76. The kit of claim 71, wherein the amino acid sequence of the control peptide comprises at least 10 consecutive residues of SEQ ID NO: 4.

77. The kit of claim 71, wherein the amino acid sequence of the control peptide comprises at least 10 consecutive residues of SEQ ID NO: 5.

78. The kit of claim 44, further comprising a control MMPFF peptide comprises a portion of at least 20 consecutive amino acid residues and wherein the amino acid sequence of the portion is at least 90% identical to 20 consecutive residues of a sequence selected from the group consisting of SEQ ID NOs: 1-5.

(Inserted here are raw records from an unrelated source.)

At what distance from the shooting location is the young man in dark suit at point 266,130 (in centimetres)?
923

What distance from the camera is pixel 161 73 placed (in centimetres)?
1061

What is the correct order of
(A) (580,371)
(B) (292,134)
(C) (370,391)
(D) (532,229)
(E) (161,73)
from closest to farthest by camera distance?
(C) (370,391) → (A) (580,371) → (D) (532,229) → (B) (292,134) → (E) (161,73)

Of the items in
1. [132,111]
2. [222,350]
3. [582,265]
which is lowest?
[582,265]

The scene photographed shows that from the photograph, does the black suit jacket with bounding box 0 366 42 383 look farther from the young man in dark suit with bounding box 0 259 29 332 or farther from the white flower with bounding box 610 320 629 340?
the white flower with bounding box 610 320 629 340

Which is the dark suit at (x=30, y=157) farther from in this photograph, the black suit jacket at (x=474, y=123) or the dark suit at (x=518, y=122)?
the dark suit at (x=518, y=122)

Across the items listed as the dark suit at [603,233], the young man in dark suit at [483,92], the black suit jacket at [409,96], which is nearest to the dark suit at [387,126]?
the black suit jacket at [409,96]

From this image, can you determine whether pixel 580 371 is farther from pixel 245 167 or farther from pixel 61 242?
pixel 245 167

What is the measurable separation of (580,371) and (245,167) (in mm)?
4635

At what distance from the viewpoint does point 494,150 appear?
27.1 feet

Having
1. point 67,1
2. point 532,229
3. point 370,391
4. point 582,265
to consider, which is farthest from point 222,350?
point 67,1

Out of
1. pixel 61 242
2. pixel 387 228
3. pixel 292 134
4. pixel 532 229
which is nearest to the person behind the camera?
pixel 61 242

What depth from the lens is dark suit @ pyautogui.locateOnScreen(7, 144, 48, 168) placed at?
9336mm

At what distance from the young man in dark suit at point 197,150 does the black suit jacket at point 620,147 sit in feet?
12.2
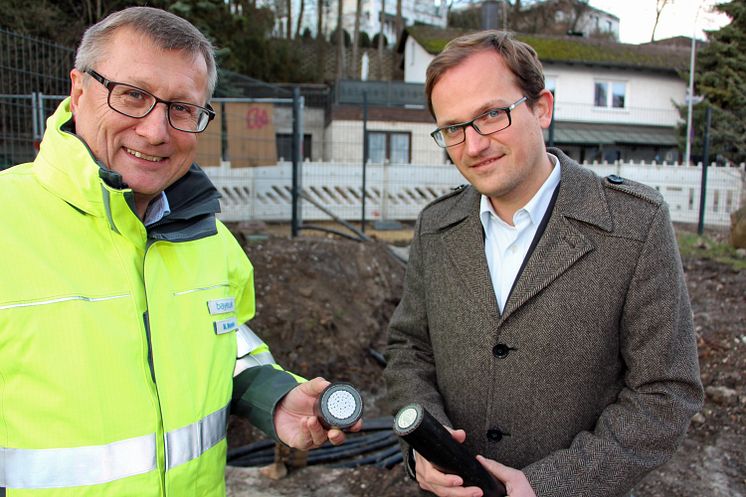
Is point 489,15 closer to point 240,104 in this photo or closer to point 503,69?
point 240,104

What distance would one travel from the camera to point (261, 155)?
10.1 meters

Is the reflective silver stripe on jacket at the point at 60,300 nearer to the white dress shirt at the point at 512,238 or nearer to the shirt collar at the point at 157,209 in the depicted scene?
the shirt collar at the point at 157,209

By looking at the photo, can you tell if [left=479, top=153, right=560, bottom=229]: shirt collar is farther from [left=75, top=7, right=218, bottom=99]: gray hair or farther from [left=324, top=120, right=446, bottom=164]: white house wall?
→ [left=324, top=120, right=446, bottom=164]: white house wall

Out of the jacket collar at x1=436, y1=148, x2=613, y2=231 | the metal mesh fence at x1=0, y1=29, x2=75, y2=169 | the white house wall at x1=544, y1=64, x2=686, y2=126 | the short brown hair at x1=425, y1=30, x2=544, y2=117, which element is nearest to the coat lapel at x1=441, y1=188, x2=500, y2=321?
the jacket collar at x1=436, y1=148, x2=613, y2=231

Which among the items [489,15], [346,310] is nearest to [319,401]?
[346,310]

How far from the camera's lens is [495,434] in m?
2.02

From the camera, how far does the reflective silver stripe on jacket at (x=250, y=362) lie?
7.20 feet

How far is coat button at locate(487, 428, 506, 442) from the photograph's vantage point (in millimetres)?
2018

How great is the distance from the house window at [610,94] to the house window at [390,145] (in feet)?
32.9

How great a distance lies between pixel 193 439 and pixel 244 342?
1.67 feet

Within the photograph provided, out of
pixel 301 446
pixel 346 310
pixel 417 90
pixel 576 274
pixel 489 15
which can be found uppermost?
pixel 489 15

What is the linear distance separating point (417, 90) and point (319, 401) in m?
21.9

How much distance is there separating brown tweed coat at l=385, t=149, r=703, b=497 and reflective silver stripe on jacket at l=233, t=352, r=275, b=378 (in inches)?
21.7

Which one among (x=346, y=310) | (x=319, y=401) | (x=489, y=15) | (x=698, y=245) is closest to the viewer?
(x=319, y=401)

79. The kit of claim 78, wherein the control peptide comprises a portion of at least 20 consecutive amino acid residues and wherein the amino acid sequence of the portion is at least 90% identical to 20 consecutive residues of a sequence selected from the group consisting of SEQ ID NOs: 4 and 5.

80. The kit of claim 44, further comprising a reagent for assessing occurrence of a second ovarian cancer marker in the urine of the woman.

81. The kit of claim 80, wherein the second ovarian cancer marker is selected from the group consisting of urinary gonadotropin peptide, cysteine proteinase, neopterin, and tumor-associated trypsin inhibitor.

82. The kit of claim 44, further comprising a reagent for assessing occurrence of a second ovarian cancer marker in the serum of the woman.

83. The kit of claim 82, wherein the second ovarian cancer marker is selected from the group consisting of CA 125, carcinoembryonic antigen, vascular endothelial growth factor, tumor-associated trypsin inhibitor, a CD44 splice variant, anti-malignin antibody, lactate dehydrogenase, alpha-hydroxybutyrate dehydrogenase, CA 19-9, tissue polypeptide antigen, and sialyl TN.

84. The kit of claim 83, wherein the second ovarian cancer marker is CA 125.